I'm interested in purchasing one of those Doghouse blinds so I can take my son hunting with me, I know you must wear at least one article of orange clothing all the portable blinds I've looked at are camo is it legal to hunt out of one if no hunter orange is visible in rifle season? :help:


----------



## Bob S (Mar 8, 2000)

Yes, legal to hunt out of.

As a side note. When I had one on my property. I tied orange trail marking tape to each of the tie down ropes. This will make the blind more visible to other hunters. You might want more orange if you are using it on public land.


----------



## StreamAddict (May 22, 2002)

I just bought the Hunter's Specialties version of the Doghouse Blind and it comes withy Hunters Orange squares on the top of each four sides.

Also comes with camo patch to go over it if you don't care to show the Orange.

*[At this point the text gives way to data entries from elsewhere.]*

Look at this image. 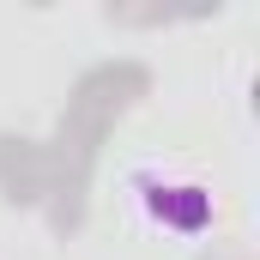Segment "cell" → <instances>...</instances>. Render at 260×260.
Here are the masks:
<instances>
[{
	"label": "cell",
	"instance_id": "1",
	"mask_svg": "<svg viewBox=\"0 0 260 260\" xmlns=\"http://www.w3.org/2000/svg\"><path fill=\"white\" fill-rule=\"evenodd\" d=\"M151 212H157L164 224H176V230H200V224L212 218V200L200 194V188H157V194H151Z\"/></svg>",
	"mask_w": 260,
	"mask_h": 260
}]
</instances>
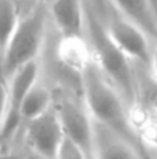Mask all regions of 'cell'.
Returning <instances> with one entry per match:
<instances>
[{
	"label": "cell",
	"instance_id": "5b68a950",
	"mask_svg": "<svg viewBox=\"0 0 157 159\" xmlns=\"http://www.w3.org/2000/svg\"><path fill=\"white\" fill-rule=\"evenodd\" d=\"M102 19L103 26L124 54L135 63L150 70L153 56V44L149 36L128 18L112 8Z\"/></svg>",
	"mask_w": 157,
	"mask_h": 159
},
{
	"label": "cell",
	"instance_id": "52a82bcc",
	"mask_svg": "<svg viewBox=\"0 0 157 159\" xmlns=\"http://www.w3.org/2000/svg\"><path fill=\"white\" fill-rule=\"evenodd\" d=\"M63 137L65 134L54 106L40 117L26 122V143L43 159H55Z\"/></svg>",
	"mask_w": 157,
	"mask_h": 159
},
{
	"label": "cell",
	"instance_id": "3957f363",
	"mask_svg": "<svg viewBox=\"0 0 157 159\" xmlns=\"http://www.w3.org/2000/svg\"><path fill=\"white\" fill-rule=\"evenodd\" d=\"M47 12L39 7L19 19L0 55L2 80H7L28 63L37 61L47 37Z\"/></svg>",
	"mask_w": 157,
	"mask_h": 159
},
{
	"label": "cell",
	"instance_id": "8fae6325",
	"mask_svg": "<svg viewBox=\"0 0 157 159\" xmlns=\"http://www.w3.org/2000/svg\"><path fill=\"white\" fill-rule=\"evenodd\" d=\"M99 136L95 130V148L96 159H141L136 148L131 147L120 137L102 128Z\"/></svg>",
	"mask_w": 157,
	"mask_h": 159
},
{
	"label": "cell",
	"instance_id": "603a6c76",
	"mask_svg": "<svg viewBox=\"0 0 157 159\" xmlns=\"http://www.w3.org/2000/svg\"><path fill=\"white\" fill-rule=\"evenodd\" d=\"M21 2H22V0H21Z\"/></svg>",
	"mask_w": 157,
	"mask_h": 159
},
{
	"label": "cell",
	"instance_id": "6da1fadb",
	"mask_svg": "<svg viewBox=\"0 0 157 159\" xmlns=\"http://www.w3.org/2000/svg\"><path fill=\"white\" fill-rule=\"evenodd\" d=\"M84 6V39L88 43L92 62L101 73L120 92L127 106L134 108L138 103L139 84L135 74L134 62L113 41L103 26L98 12L88 0H83Z\"/></svg>",
	"mask_w": 157,
	"mask_h": 159
},
{
	"label": "cell",
	"instance_id": "277c9868",
	"mask_svg": "<svg viewBox=\"0 0 157 159\" xmlns=\"http://www.w3.org/2000/svg\"><path fill=\"white\" fill-rule=\"evenodd\" d=\"M54 108L65 137L77 145L87 159H96L95 126L84 103L80 104L71 96H61L55 102Z\"/></svg>",
	"mask_w": 157,
	"mask_h": 159
},
{
	"label": "cell",
	"instance_id": "44dd1931",
	"mask_svg": "<svg viewBox=\"0 0 157 159\" xmlns=\"http://www.w3.org/2000/svg\"><path fill=\"white\" fill-rule=\"evenodd\" d=\"M14 2L17 3V4H19V3H21V0H14Z\"/></svg>",
	"mask_w": 157,
	"mask_h": 159
},
{
	"label": "cell",
	"instance_id": "8992f818",
	"mask_svg": "<svg viewBox=\"0 0 157 159\" xmlns=\"http://www.w3.org/2000/svg\"><path fill=\"white\" fill-rule=\"evenodd\" d=\"M40 66L37 61L28 63L19 70H17L10 78L6 80L7 88V108H6L4 124L0 132V144L15 134L19 125L22 124L21 106L25 96L32 89V87L39 81Z\"/></svg>",
	"mask_w": 157,
	"mask_h": 159
},
{
	"label": "cell",
	"instance_id": "2e32d148",
	"mask_svg": "<svg viewBox=\"0 0 157 159\" xmlns=\"http://www.w3.org/2000/svg\"><path fill=\"white\" fill-rule=\"evenodd\" d=\"M88 2L91 3V6L94 7V10L98 12V15L101 16V18H103V16L113 8L109 0H88Z\"/></svg>",
	"mask_w": 157,
	"mask_h": 159
},
{
	"label": "cell",
	"instance_id": "e0dca14e",
	"mask_svg": "<svg viewBox=\"0 0 157 159\" xmlns=\"http://www.w3.org/2000/svg\"><path fill=\"white\" fill-rule=\"evenodd\" d=\"M150 73L153 74L155 82H157V43L153 45V56H152V65H150Z\"/></svg>",
	"mask_w": 157,
	"mask_h": 159
},
{
	"label": "cell",
	"instance_id": "30bf717a",
	"mask_svg": "<svg viewBox=\"0 0 157 159\" xmlns=\"http://www.w3.org/2000/svg\"><path fill=\"white\" fill-rule=\"evenodd\" d=\"M56 58L66 70L75 73L80 78L92 61L88 43L84 37H62L56 45Z\"/></svg>",
	"mask_w": 157,
	"mask_h": 159
},
{
	"label": "cell",
	"instance_id": "9a60e30c",
	"mask_svg": "<svg viewBox=\"0 0 157 159\" xmlns=\"http://www.w3.org/2000/svg\"><path fill=\"white\" fill-rule=\"evenodd\" d=\"M6 108H7V88L4 80H0V132L4 124Z\"/></svg>",
	"mask_w": 157,
	"mask_h": 159
},
{
	"label": "cell",
	"instance_id": "ac0fdd59",
	"mask_svg": "<svg viewBox=\"0 0 157 159\" xmlns=\"http://www.w3.org/2000/svg\"><path fill=\"white\" fill-rule=\"evenodd\" d=\"M0 159H22V157L15 152H0Z\"/></svg>",
	"mask_w": 157,
	"mask_h": 159
},
{
	"label": "cell",
	"instance_id": "9c48e42d",
	"mask_svg": "<svg viewBox=\"0 0 157 159\" xmlns=\"http://www.w3.org/2000/svg\"><path fill=\"white\" fill-rule=\"evenodd\" d=\"M112 7L142 29L152 41L157 43L156 0H109Z\"/></svg>",
	"mask_w": 157,
	"mask_h": 159
},
{
	"label": "cell",
	"instance_id": "d6986e66",
	"mask_svg": "<svg viewBox=\"0 0 157 159\" xmlns=\"http://www.w3.org/2000/svg\"><path fill=\"white\" fill-rule=\"evenodd\" d=\"M138 152H139V157H141V159H153L152 157H150V154L148 152V150H146V147H145V144H143V143L139 145Z\"/></svg>",
	"mask_w": 157,
	"mask_h": 159
},
{
	"label": "cell",
	"instance_id": "7c38bea8",
	"mask_svg": "<svg viewBox=\"0 0 157 159\" xmlns=\"http://www.w3.org/2000/svg\"><path fill=\"white\" fill-rule=\"evenodd\" d=\"M54 106V96L51 91L46 85L37 81L32 87V89L25 96L21 106V117L22 122H28L44 114L47 110Z\"/></svg>",
	"mask_w": 157,
	"mask_h": 159
},
{
	"label": "cell",
	"instance_id": "ffe728a7",
	"mask_svg": "<svg viewBox=\"0 0 157 159\" xmlns=\"http://www.w3.org/2000/svg\"><path fill=\"white\" fill-rule=\"evenodd\" d=\"M39 2V4H42V6H50L52 2H55V0H37Z\"/></svg>",
	"mask_w": 157,
	"mask_h": 159
},
{
	"label": "cell",
	"instance_id": "4fadbf2b",
	"mask_svg": "<svg viewBox=\"0 0 157 159\" xmlns=\"http://www.w3.org/2000/svg\"><path fill=\"white\" fill-rule=\"evenodd\" d=\"M18 6L14 0H0V55L21 19Z\"/></svg>",
	"mask_w": 157,
	"mask_h": 159
},
{
	"label": "cell",
	"instance_id": "5bb4252c",
	"mask_svg": "<svg viewBox=\"0 0 157 159\" xmlns=\"http://www.w3.org/2000/svg\"><path fill=\"white\" fill-rule=\"evenodd\" d=\"M55 159H87V157L73 141H71L68 137H63Z\"/></svg>",
	"mask_w": 157,
	"mask_h": 159
},
{
	"label": "cell",
	"instance_id": "ba28073f",
	"mask_svg": "<svg viewBox=\"0 0 157 159\" xmlns=\"http://www.w3.org/2000/svg\"><path fill=\"white\" fill-rule=\"evenodd\" d=\"M48 7L50 18L62 37H84L83 0H55Z\"/></svg>",
	"mask_w": 157,
	"mask_h": 159
},
{
	"label": "cell",
	"instance_id": "7402d4cb",
	"mask_svg": "<svg viewBox=\"0 0 157 159\" xmlns=\"http://www.w3.org/2000/svg\"><path fill=\"white\" fill-rule=\"evenodd\" d=\"M156 3H157V0H156Z\"/></svg>",
	"mask_w": 157,
	"mask_h": 159
},
{
	"label": "cell",
	"instance_id": "7a4b0ae2",
	"mask_svg": "<svg viewBox=\"0 0 157 159\" xmlns=\"http://www.w3.org/2000/svg\"><path fill=\"white\" fill-rule=\"evenodd\" d=\"M80 89L92 121L138 150L142 140L132 124L130 107L92 61L81 74Z\"/></svg>",
	"mask_w": 157,
	"mask_h": 159
}]
</instances>
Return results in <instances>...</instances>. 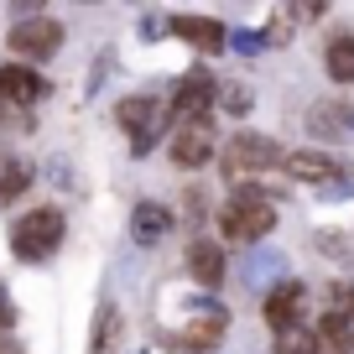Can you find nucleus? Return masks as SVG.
I'll list each match as a JSON object with an SVG mask.
<instances>
[{
  "mask_svg": "<svg viewBox=\"0 0 354 354\" xmlns=\"http://www.w3.org/2000/svg\"><path fill=\"white\" fill-rule=\"evenodd\" d=\"M271 224H277V209L261 188H234V198L219 214V234L230 245H255L261 234H271Z\"/></svg>",
  "mask_w": 354,
  "mask_h": 354,
  "instance_id": "1",
  "label": "nucleus"
},
{
  "mask_svg": "<svg viewBox=\"0 0 354 354\" xmlns=\"http://www.w3.org/2000/svg\"><path fill=\"white\" fill-rule=\"evenodd\" d=\"M281 162H287V156H281V146L271 141V136L240 131L234 141H224L219 172H224V177H261V172H271V167H281Z\"/></svg>",
  "mask_w": 354,
  "mask_h": 354,
  "instance_id": "2",
  "label": "nucleus"
},
{
  "mask_svg": "<svg viewBox=\"0 0 354 354\" xmlns=\"http://www.w3.org/2000/svg\"><path fill=\"white\" fill-rule=\"evenodd\" d=\"M57 245H63V209H32L11 230V250L21 261H47Z\"/></svg>",
  "mask_w": 354,
  "mask_h": 354,
  "instance_id": "3",
  "label": "nucleus"
},
{
  "mask_svg": "<svg viewBox=\"0 0 354 354\" xmlns=\"http://www.w3.org/2000/svg\"><path fill=\"white\" fill-rule=\"evenodd\" d=\"M11 53L26 57V63H42V57H53L57 47H63V26L53 21V16H21V21L11 26Z\"/></svg>",
  "mask_w": 354,
  "mask_h": 354,
  "instance_id": "4",
  "label": "nucleus"
},
{
  "mask_svg": "<svg viewBox=\"0 0 354 354\" xmlns=\"http://www.w3.org/2000/svg\"><path fill=\"white\" fill-rule=\"evenodd\" d=\"M214 100H219V78H214L209 68H188L172 88V115H183V120H209Z\"/></svg>",
  "mask_w": 354,
  "mask_h": 354,
  "instance_id": "5",
  "label": "nucleus"
},
{
  "mask_svg": "<svg viewBox=\"0 0 354 354\" xmlns=\"http://www.w3.org/2000/svg\"><path fill=\"white\" fill-rule=\"evenodd\" d=\"M162 104L151 100V94H131V100H120L115 104V120L131 131V146H136V156H146L156 146V136H162Z\"/></svg>",
  "mask_w": 354,
  "mask_h": 354,
  "instance_id": "6",
  "label": "nucleus"
},
{
  "mask_svg": "<svg viewBox=\"0 0 354 354\" xmlns=\"http://www.w3.org/2000/svg\"><path fill=\"white\" fill-rule=\"evenodd\" d=\"M224 328H230V313L214 308V313H203V318H193L188 328L167 333V349H177V354H203V349H214V344L224 339Z\"/></svg>",
  "mask_w": 354,
  "mask_h": 354,
  "instance_id": "7",
  "label": "nucleus"
},
{
  "mask_svg": "<svg viewBox=\"0 0 354 354\" xmlns=\"http://www.w3.org/2000/svg\"><path fill=\"white\" fill-rule=\"evenodd\" d=\"M172 162L198 172L203 162H214V125L209 120H183L172 136Z\"/></svg>",
  "mask_w": 354,
  "mask_h": 354,
  "instance_id": "8",
  "label": "nucleus"
},
{
  "mask_svg": "<svg viewBox=\"0 0 354 354\" xmlns=\"http://www.w3.org/2000/svg\"><path fill=\"white\" fill-rule=\"evenodd\" d=\"M240 281L245 287H277V281H287V255L277 250V245H250L240 261Z\"/></svg>",
  "mask_w": 354,
  "mask_h": 354,
  "instance_id": "9",
  "label": "nucleus"
},
{
  "mask_svg": "<svg viewBox=\"0 0 354 354\" xmlns=\"http://www.w3.org/2000/svg\"><path fill=\"white\" fill-rule=\"evenodd\" d=\"M302 308H308V287L302 281H277V292L266 297V323L271 328H302Z\"/></svg>",
  "mask_w": 354,
  "mask_h": 354,
  "instance_id": "10",
  "label": "nucleus"
},
{
  "mask_svg": "<svg viewBox=\"0 0 354 354\" xmlns=\"http://www.w3.org/2000/svg\"><path fill=\"white\" fill-rule=\"evenodd\" d=\"M47 94V78L26 63H6L0 68V104H37Z\"/></svg>",
  "mask_w": 354,
  "mask_h": 354,
  "instance_id": "11",
  "label": "nucleus"
},
{
  "mask_svg": "<svg viewBox=\"0 0 354 354\" xmlns=\"http://www.w3.org/2000/svg\"><path fill=\"white\" fill-rule=\"evenodd\" d=\"M172 37L177 42L198 47V53H219V47H230V32H224L219 21H209V16H172Z\"/></svg>",
  "mask_w": 354,
  "mask_h": 354,
  "instance_id": "12",
  "label": "nucleus"
},
{
  "mask_svg": "<svg viewBox=\"0 0 354 354\" xmlns=\"http://www.w3.org/2000/svg\"><path fill=\"white\" fill-rule=\"evenodd\" d=\"M281 167H287L297 183H318V188H333V183H339V162H333L328 151H292Z\"/></svg>",
  "mask_w": 354,
  "mask_h": 354,
  "instance_id": "13",
  "label": "nucleus"
},
{
  "mask_svg": "<svg viewBox=\"0 0 354 354\" xmlns=\"http://www.w3.org/2000/svg\"><path fill=\"white\" fill-rule=\"evenodd\" d=\"M188 271H193V281L198 287H219L224 281V250H219V240H193L188 245Z\"/></svg>",
  "mask_w": 354,
  "mask_h": 354,
  "instance_id": "14",
  "label": "nucleus"
},
{
  "mask_svg": "<svg viewBox=\"0 0 354 354\" xmlns=\"http://www.w3.org/2000/svg\"><path fill=\"white\" fill-rule=\"evenodd\" d=\"M172 224H177V219H172V209H167V203H151V198L136 203V214H131V234H136V245H156L167 230H172Z\"/></svg>",
  "mask_w": 354,
  "mask_h": 354,
  "instance_id": "15",
  "label": "nucleus"
},
{
  "mask_svg": "<svg viewBox=\"0 0 354 354\" xmlns=\"http://www.w3.org/2000/svg\"><path fill=\"white\" fill-rule=\"evenodd\" d=\"M308 131L313 136H323V141H339L344 131H354V110L349 104H313V115H308Z\"/></svg>",
  "mask_w": 354,
  "mask_h": 354,
  "instance_id": "16",
  "label": "nucleus"
},
{
  "mask_svg": "<svg viewBox=\"0 0 354 354\" xmlns=\"http://www.w3.org/2000/svg\"><path fill=\"white\" fill-rule=\"evenodd\" d=\"M32 188V162H21V156H0V209L11 198H21V193Z\"/></svg>",
  "mask_w": 354,
  "mask_h": 354,
  "instance_id": "17",
  "label": "nucleus"
},
{
  "mask_svg": "<svg viewBox=\"0 0 354 354\" xmlns=\"http://www.w3.org/2000/svg\"><path fill=\"white\" fill-rule=\"evenodd\" d=\"M115 344H120V308L104 302L100 318H94V333H88V349H94V354H110Z\"/></svg>",
  "mask_w": 354,
  "mask_h": 354,
  "instance_id": "18",
  "label": "nucleus"
},
{
  "mask_svg": "<svg viewBox=\"0 0 354 354\" xmlns=\"http://www.w3.org/2000/svg\"><path fill=\"white\" fill-rule=\"evenodd\" d=\"M328 78H339V84H354V37L339 32L328 42Z\"/></svg>",
  "mask_w": 354,
  "mask_h": 354,
  "instance_id": "19",
  "label": "nucleus"
},
{
  "mask_svg": "<svg viewBox=\"0 0 354 354\" xmlns=\"http://www.w3.org/2000/svg\"><path fill=\"white\" fill-rule=\"evenodd\" d=\"M277 354H318V333L313 328H281L277 333Z\"/></svg>",
  "mask_w": 354,
  "mask_h": 354,
  "instance_id": "20",
  "label": "nucleus"
},
{
  "mask_svg": "<svg viewBox=\"0 0 354 354\" xmlns=\"http://www.w3.org/2000/svg\"><path fill=\"white\" fill-rule=\"evenodd\" d=\"M297 16H302L297 6H281L277 21H271V32H266V42H277V47H281V42H292V26H297Z\"/></svg>",
  "mask_w": 354,
  "mask_h": 354,
  "instance_id": "21",
  "label": "nucleus"
},
{
  "mask_svg": "<svg viewBox=\"0 0 354 354\" xmlns=\"http://www.w3.org/2000/svg\"><path fill=\"white\" fill-rule=\"evenodd\" d=\"M328 313H339V318H354V287L333 281V287H328Z\"/></svg>",
  "mask_w": 354,
  "mask_h": 354,
  "instance_id": "22",
  "label": "nucleus"
},
{
  "mask_svg": "<svg viewBox=\"0 0 354 354\" xmlns=\"http://www.w3.org/2000/svg\"><path fill=\"white\" fill-rule=\"evenodd\" d=\"M261 42H266L261 32H230V47H234V53H245V57L261 53Z\"/></svg>",
  "mask_w": 354,
  "mask_h": 354,
  "instance_id": "23",
  "label": "nucleus"
},
{
  "mask_svg": "<svg viewBox=\"0 0 354 354\" xmlns=\"http://www.w3.org/2000/svg\"><path fill=\"white\" fill-rule=\"evenodd\" d=\"M203 214H209V193L193 188L188 198H183V219H203Z\"/></svg>",
  "mask_w": 354,
  "mask_h": 354,
  "instance_id": "24",
  "label": "nucleus"
},
{
  "mask_svg": "<svg viewBox=\"0 0 354 354\" xmlns=\"http://www.w3.org/2000/svg\"><path fill=\"white\" fill-rule=\"evenodd\" d=\"M219 100H224V104H230V110H234V115H245V110H250V88H245V84H234V88H224Z\"/></svg>",
  "mask_w": 354,
  "mask_h": 354,
  "instance_id": "25",
  "label": "nucleus"
},
{
  "mask_svg": "<svg viewBox=\"0 0 354 354\" xmlns=\"http://www.w3.org/2000/svg\"><path fill=\"white\" fill-rule=\"evenodd\" d=\"M16 323V313H11V302H6V287H0V328H11Z\"/></svg>",
  "mask_w": 354,
  "mask_h": 354,
  "instance_id": "26",
  "label": "nucleus"
},
{
  "mask_svg": "<svg viewBox=\"0 0 354 354\" xmlns=\"http://www.w3.org/2000/svg\"><path fill=\"white\" fill-rule=\"evenodd\" d=\"M0 354H21V349H16V344H0Z\"/></svg>",
  "mask_w": 354,
  "mask_h": 354,
  "instance_id": "27",
  "label": "nucleus"
},
{
  "mask_svg": "<svg viewBox=\"0 0 354 354\" xmlns=\"http://www.w3.org/2000/svg\"><path fill=\"white\" fill-rule=\"evenodd\" d=\"M344 354H354V328H349V344H344Z\"/></svg>",
  "mask_w": 354,
  "mask_h": 354,
  "instance_id": "28",
  "label": "nucleus"
}]
</instances>
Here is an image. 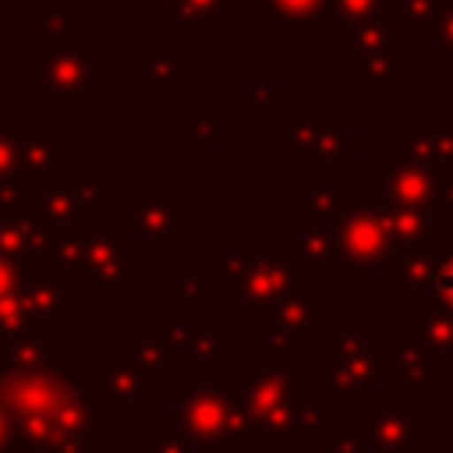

It was ALOT cheaper than the Ameristep doghouse too.


----------



## yoopernut (Feb 5, 2004)

Stream Addict where did you purchase this and how much thanks for the info


----------



## StreamAddict (May 22, 2002)

I bought mine at Dick's Sporting Goods in Howell.

It was about $65.00 +/-

I bought the Ameristep Outhouse before, I found it to be too small for bowhunting, so I went with the larger blind and it works great.


----------



## yoopernut (Feb 5, 2004)

Thanks for the info stream addict I will be heading to the city hunting for one on Friday, opening day is just around the corner, good luck this season. :evil:


----------



## garybail (Aug 23, 2004)

I take along a used torn orange vest that does not fit any more and throw it on top of my doghouse blind when i am inside
it lets other hunters know someone is there when done hunting for the day i just leave it inside


----------



## cmonkey (Nov 6, 2004)

Something I've always wondered about is conservation officers. There they are out in the thick of it, carrying guns (could be hunting as well?), and I never see them wear hunter orange. I know it's their job, and that perhaps it helps when approaching a violator unseen...but...I think they should all abide by the law and wear orange as well. Just my two cents. It's a basic safety law, like seatbelts...abide by it.


----------



## boehr (Jan 31, 2000)

If they are hunting they do abide by the law. If they are not hunting , which they are prohibited from doing by policy, there is no law that requires anyone to wear orange that is not hunting. So I agree with you on your statement, they should and do abide by the law.


----------